Enfin, l’article L.732-2 du Code de la consommation dispose que “le plan prévoit les modalités de son exécution. Sa durée totale, y compris lorsqu’il fait l’objet d’une révision ou d’un renouvellement, ne peut excéder sept années.
Les mesures peuvent cependant excéder cette durée lorsqu’elles concernent le remboursement de prêts contractés pour l’achat d’un bien immobilier constituant la résidence principale du débiteur dont elles permettent d’éviter la cession ou lorsqu’elles permettent au débiteur de rembourser la totalité de ses dettes tout en évitant la cession du bien immobilier constituant sa résidence principale.”
Au regard des éléments susvisés, il convient de faire droit à la contestation de [B] [L] en ordonnant des mesures imposées de rééchelonnement de ses dettes sur une durée de 66 mois, durée maximale, avec une capacité de remboursement de 197,00 euros, d’où un effacement partiel, en cas d’exécution pleine et entière du plan à hauteur de 8.542,44 €.
Les dépens seront à la charge du Trésor Public.

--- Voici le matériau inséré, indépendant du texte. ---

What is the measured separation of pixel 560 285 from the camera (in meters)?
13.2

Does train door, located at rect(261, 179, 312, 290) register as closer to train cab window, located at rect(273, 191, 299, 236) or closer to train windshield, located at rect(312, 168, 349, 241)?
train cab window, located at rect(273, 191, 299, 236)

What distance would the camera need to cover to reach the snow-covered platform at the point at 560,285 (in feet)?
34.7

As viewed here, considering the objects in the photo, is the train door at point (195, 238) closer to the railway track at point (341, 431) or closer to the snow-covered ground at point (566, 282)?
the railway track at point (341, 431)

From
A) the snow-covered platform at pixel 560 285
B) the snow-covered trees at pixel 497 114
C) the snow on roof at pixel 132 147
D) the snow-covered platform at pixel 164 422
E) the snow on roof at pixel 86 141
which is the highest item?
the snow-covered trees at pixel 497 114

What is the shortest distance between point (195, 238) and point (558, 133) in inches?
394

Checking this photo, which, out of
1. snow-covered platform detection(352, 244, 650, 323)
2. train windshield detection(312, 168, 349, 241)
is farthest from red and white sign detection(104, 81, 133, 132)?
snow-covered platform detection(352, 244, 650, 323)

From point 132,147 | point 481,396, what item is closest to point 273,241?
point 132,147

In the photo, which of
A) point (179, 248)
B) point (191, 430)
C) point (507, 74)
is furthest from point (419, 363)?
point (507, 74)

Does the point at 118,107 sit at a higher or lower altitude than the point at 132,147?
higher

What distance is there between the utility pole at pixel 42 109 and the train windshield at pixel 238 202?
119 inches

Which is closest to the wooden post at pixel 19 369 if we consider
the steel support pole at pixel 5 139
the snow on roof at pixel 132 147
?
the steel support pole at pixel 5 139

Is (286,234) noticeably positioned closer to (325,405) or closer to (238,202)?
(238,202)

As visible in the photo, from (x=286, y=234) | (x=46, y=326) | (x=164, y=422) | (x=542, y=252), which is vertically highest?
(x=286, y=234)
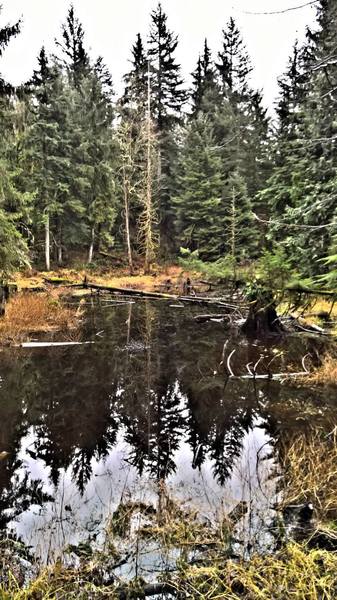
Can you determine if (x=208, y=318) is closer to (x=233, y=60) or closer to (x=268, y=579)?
(x=268, y=579)

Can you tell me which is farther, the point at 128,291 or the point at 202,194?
the point at 202,194

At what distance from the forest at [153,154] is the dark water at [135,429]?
12.0 m

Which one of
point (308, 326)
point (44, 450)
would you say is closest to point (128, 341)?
point (308, 326)

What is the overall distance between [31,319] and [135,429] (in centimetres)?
834

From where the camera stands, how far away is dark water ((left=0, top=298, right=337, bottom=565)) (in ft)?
15.6

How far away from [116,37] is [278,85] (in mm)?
23412

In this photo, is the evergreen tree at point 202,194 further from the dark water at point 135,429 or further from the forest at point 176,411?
the dark water at point 135,429

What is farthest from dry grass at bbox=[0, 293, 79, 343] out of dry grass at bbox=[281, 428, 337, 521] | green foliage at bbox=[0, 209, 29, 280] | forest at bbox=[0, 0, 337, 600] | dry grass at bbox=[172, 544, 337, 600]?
dry grass at bbox=[172, 544, 337, 600]

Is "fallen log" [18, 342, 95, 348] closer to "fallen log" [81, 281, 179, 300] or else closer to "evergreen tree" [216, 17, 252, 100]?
"fallen log" [81, 281, 179, 300]

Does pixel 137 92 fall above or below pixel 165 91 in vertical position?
below

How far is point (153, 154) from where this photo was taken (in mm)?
29688

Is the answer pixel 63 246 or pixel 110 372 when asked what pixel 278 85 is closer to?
pixel 63 246

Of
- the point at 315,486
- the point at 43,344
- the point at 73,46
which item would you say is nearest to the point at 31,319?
the point at 43,344

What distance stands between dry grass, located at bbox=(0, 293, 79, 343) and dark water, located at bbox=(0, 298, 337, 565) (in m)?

L’exécution provisoire sera constatée.
PAR CES MOTIFS,
Le Tribunal, statuant après débats publics, par décision réputée contradictoire et en premier ressort,
DIT que la part des ressources nécessaires aux dépenses courantes de [B] [L] s’élève à la somme de 2087,38 euros ;
ACCUEILLE la contestation de [B] [L] ;
ARRETE le plan de surendettement au profit de [B] [L] dont le détail est précisé dans le tableau annexé au présent jugement sous la forme d’un rééchelonnement de leurs dettes pour une durée de 66 mois avec une mensualité de remboursement de 197,00 euros ;
ORDONNE la réduction du taux d’intérêt à 0,00 % des créances durant l’exécution du plan de surendettement ;
ORDONNE, en cas d’exécution complète et totale du plan de surendettement par [B] [L], l’effacement partiel de ses dettes à hauteur de 8.542,44 € ;
DIT que le paiement des mensualités devra intervenir le même jour de chaque mois et pour la première fois le 04 septembre 2025 ;
DIT qu’à défaut de paiement d’une seule mensualité et passé un délai de 15 jours sans régularisation à compter de l’envoi par le créancier concerné d’une mise en demeure par lettre recommandée avec avis de réception, les créanciers pourront reprendre les poursuites en vue du recouvrement de la totalité de sa créance et que le plan sera caduc en ce qui le concerne ;
RAPPELLE que si la situation des débiteurs évolue pendant la durée du plan, il leur appartiendra le cas échéant de saisir à nouveau la Commission de Surendettement des Particuliers afin que sa situation soit réexaminée ;
RAPPELLE que la déchéance du bénéfice de la procédure de surendettement est encourue pour :
1° Toute personne qui a sciemment fait de fausses déclarations ou remis des documents inexacts ;
2° Toute personne qui a détourné ou dissimulé ou tenté de détourner ou de dissimuler, tout ou partie de ses biens ;
3° Toute personne qui, sans l’accord de ses créanciers, de la commission ou du juge, a aggravé son endettement en souscrivant de nouveaux emprunts ou aura procédé à des actes de disposition de son patrimoine pendant le déroulement de la procédure de traitement de la situation de surendettement ou de rétablissement personnel ou pendant l’exécution du plan ou des mesures prévues à l’article L. 733-1 ou à l’article L. 733-7 ;
ORDONNE la mainlevée des saisies des rémunérations et de toutes procédures d’exécution éventuellement en cours B l’initiative des créanciers énumérés supra, et ce B compter du jour de la présente décision ;
DIT qu’à la diligence du Greffe la présente décision sera notifiée à chacune des parties par lettre recommandée avec demande d’avis de réception ;
LAISSE les dépens à la charge du Trésor Public ;
CONSTATE l’exécution provisoire du présent jugement.